Selected text ▸
· · · · ·

The Upper Midwest Athletic Conference (UMAC) is a college-level athletic conference. The UMAC is a conference of NCAA Division III since the 2008–09 season. Corey Borchardt is the current commissioner of the UMAC, and was appointed to the position in 2008.  The UMAC was started in 1972 as the Twin Rivers Conference, and assumed its current name in 1983. Member institutions are located in Minnesota and Wisconsin.

The UMAC sponsors intercollegiate competition in men's baseball, men's and women's basketball, men's and women's cross country, men's football, men's and women's golf, men's and women's soccer, women's softball, men's and women's tennis, men's and women's indoor and outdoor track and field, and women's volleyball.

Greenville College and Westminster College became associate members of the UMAC in football in 2009 and Finlandia University in 2021.

In March 2023, Finlandia announced it was closing.

History

Chronological timeline
 1972 - The UMAC was founded as the Twin Rivers Conference (TRC), originally an athletic conference affiliated with the National Association of Intercollegiate Athletics (NAIA). Charter members included Concordia College, Saint Paul (now Concordia University, Saint Paul), Dr. Martin Luther College, Loras College, Mount Senario College, Northwestern College of Minnesota (now the University of Northwestern – St. Paul), Northwestern College of Wisconsin and Pillsbury Baptist Bible College, effective beginning the 1972-73 academic year.
 1974 - Maranatha Baptist Bible College (now Maranatha Baptist University) joined the TWC as an associate member for football, effective in the 1974 fall season (1974-75 academic year).
 1976 - Viterbo College (now Vitberbo University) joined the TWC, effective in the 1976-77 academic year.
 1983 - The TRC has been rebranded as the Upper Midwest Athletic Conference, effective in the 1983-84 academic year.
 1986 - Loras left the UMAC, effective after the 1985-86 academic year.
 1988 - Pillsbury Baptist Bible and Viterbo left the UMAC, effective after the 1987-88 academic year.
 1994 - Crown College joined the UMAC, effective in the 1994-95 academic year.
 1995 - Dr. Martin Luther and Northwestern (Wisc.) merged to become Martin Luther College. Both institutions therefore left the UMAC as a result of the merger, effective after the 1994-95 academic year. And immediately Martin Luther joined the UMAC, effective beginning the 1995-96 academic year.
 1995 - The College of St. Scholastica joined the UMAC, effective in the 1995-96 academic year.

· · · · ·

Supplied information ▸
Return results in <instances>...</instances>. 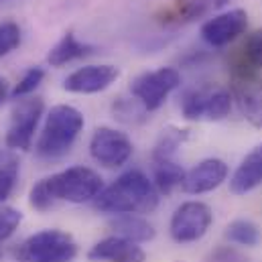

· · · · ·

The tasks ▸
[1] According to the conference article, who is the current commissioner of the UMAC, and when was he appointed?
[2] Reproduce everything in the conference article from "1974 - Maranatha" down to "(1974-75 academic year).".

List of solutions ▸
[1] Corey Borchardt, appointed in 2008.

[2]
1974 - Maranatha Baptist Bible College (now Maranatha Baptist University) joined the TWC as an associate member for football, effective in the 1974 fall season (1974-75 academic year).